Decoding the way catalysts work

Good catalytic performance is driven chiefly by processes that occur on the surface of the catalyst – and not electrochemical processes

20-Nov-2020 - Switzerland

Splitting water into hydrogen and oxygen is an important chemical reaction, especially considering that the use of hydrogen as an energy source in sustainable mobility in the future. An international research team has now decoded how one of the catalysts used in this reaction works.

ETH Zürich / Matthias Frei

Oxygen bubbles produced on an electrocatalyst during water splitting.

Hydrogen is a key element for achieving sustainable mobility in the future, especially “green” hydrogen produced by splitting water using renewable power. In fuel cells, hydrogen can be used in chemical reactions to generate electrical energy, which in turn can power electric motors. It is also used in the production of synthetic liquid fuels.

The process of using electricity to split water (electrolysis) involves two reactions that cannot take place independently: the formation of hydrogen at one electrode and oxygen at the other. Chemists call these two partial reactions hydrogen evolution and oxygen evolution. To make the whole process more energy-​efficient, scientists are researching the use of new materials that act as catalysts and thus facilitate these partial reactions.

Surface chemistry plays a decisive role

“By far the biggest challenge in developing catalysts for these two partial reactions is the oxygen evolution reaction,” says Javier Pérez-​Ramírez, Professor of Catalysis Engineering at ETH Zurich. An international research team led by the Fritz Haber Institute of the Max Planck Society in Berlin and involving the participation of ETH Zurich has now conducted a study that has yielded fundamentally new insights into catalyst materials for this oxygen evolution reaction. The researchers have been able to show that good catalytic performance is driven chiefly by processes that occur on the surface of the catalyst – and not electrochemical processes.

“We studied a special form of catalysis, namely electrocatalysis, and we found that it obeys the known laws of conventional catalytic reactions,” says Guido Zichittella, a scientist in Pérez-​Ramírez’s group. This finding is new because scientists previously thought that electrocatalytic reactions are primarily determined by electrochemical processes.

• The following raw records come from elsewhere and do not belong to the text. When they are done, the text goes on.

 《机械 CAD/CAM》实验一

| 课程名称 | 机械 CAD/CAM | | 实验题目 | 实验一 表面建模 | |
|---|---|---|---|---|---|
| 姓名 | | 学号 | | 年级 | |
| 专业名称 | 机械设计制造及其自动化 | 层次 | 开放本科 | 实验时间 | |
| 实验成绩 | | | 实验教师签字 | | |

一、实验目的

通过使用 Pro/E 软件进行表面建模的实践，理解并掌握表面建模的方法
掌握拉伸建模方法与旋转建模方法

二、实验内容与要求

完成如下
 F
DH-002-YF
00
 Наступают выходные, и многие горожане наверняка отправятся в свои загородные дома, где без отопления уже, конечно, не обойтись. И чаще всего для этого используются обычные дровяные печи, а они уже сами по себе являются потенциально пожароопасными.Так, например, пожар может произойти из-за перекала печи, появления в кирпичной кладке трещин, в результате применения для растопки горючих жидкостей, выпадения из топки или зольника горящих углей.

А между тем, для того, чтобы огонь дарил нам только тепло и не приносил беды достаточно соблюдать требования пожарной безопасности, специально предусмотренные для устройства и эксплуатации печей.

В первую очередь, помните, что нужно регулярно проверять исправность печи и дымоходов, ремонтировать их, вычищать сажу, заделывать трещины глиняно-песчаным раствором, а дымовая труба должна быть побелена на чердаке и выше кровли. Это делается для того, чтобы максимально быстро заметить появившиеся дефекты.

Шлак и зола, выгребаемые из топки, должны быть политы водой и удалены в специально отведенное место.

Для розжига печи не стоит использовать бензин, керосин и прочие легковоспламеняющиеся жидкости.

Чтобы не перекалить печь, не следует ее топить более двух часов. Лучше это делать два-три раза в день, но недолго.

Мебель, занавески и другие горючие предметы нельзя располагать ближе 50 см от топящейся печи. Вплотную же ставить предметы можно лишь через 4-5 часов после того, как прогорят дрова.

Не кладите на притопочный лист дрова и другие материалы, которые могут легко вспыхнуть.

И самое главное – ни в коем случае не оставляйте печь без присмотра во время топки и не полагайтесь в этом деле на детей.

Specific catalytic activity

In their study, the researchers used catalysts made from the material most commonly used today by research labs to carry out this reaction: iridium oxide. ETH professor Pérez-​Ramírez and his group produced catalysts with varying degrees of activity, replacing different amounts of catalytically active oxygen atoms with catalytically inactive chlorine atoms. These catalysts enabled the researchers to examine the effects of surface chemistry separately from electrochemistry.

This new insight could help in the development of higher-​performance electrocatalysts and the search for new, cheaper catalytic materials, paving the way for sustainable, energy-​efficient and cost-​effective hydrogen production.

This research work was undertaken by researchers from the Fritz Haber Institute of the Max Planck Society, the Technische Universität Berlin, the Max Planck Institute for Chemical Energy Conversion, ETH Zurich and the Istituto officina dei materiali in Trieste.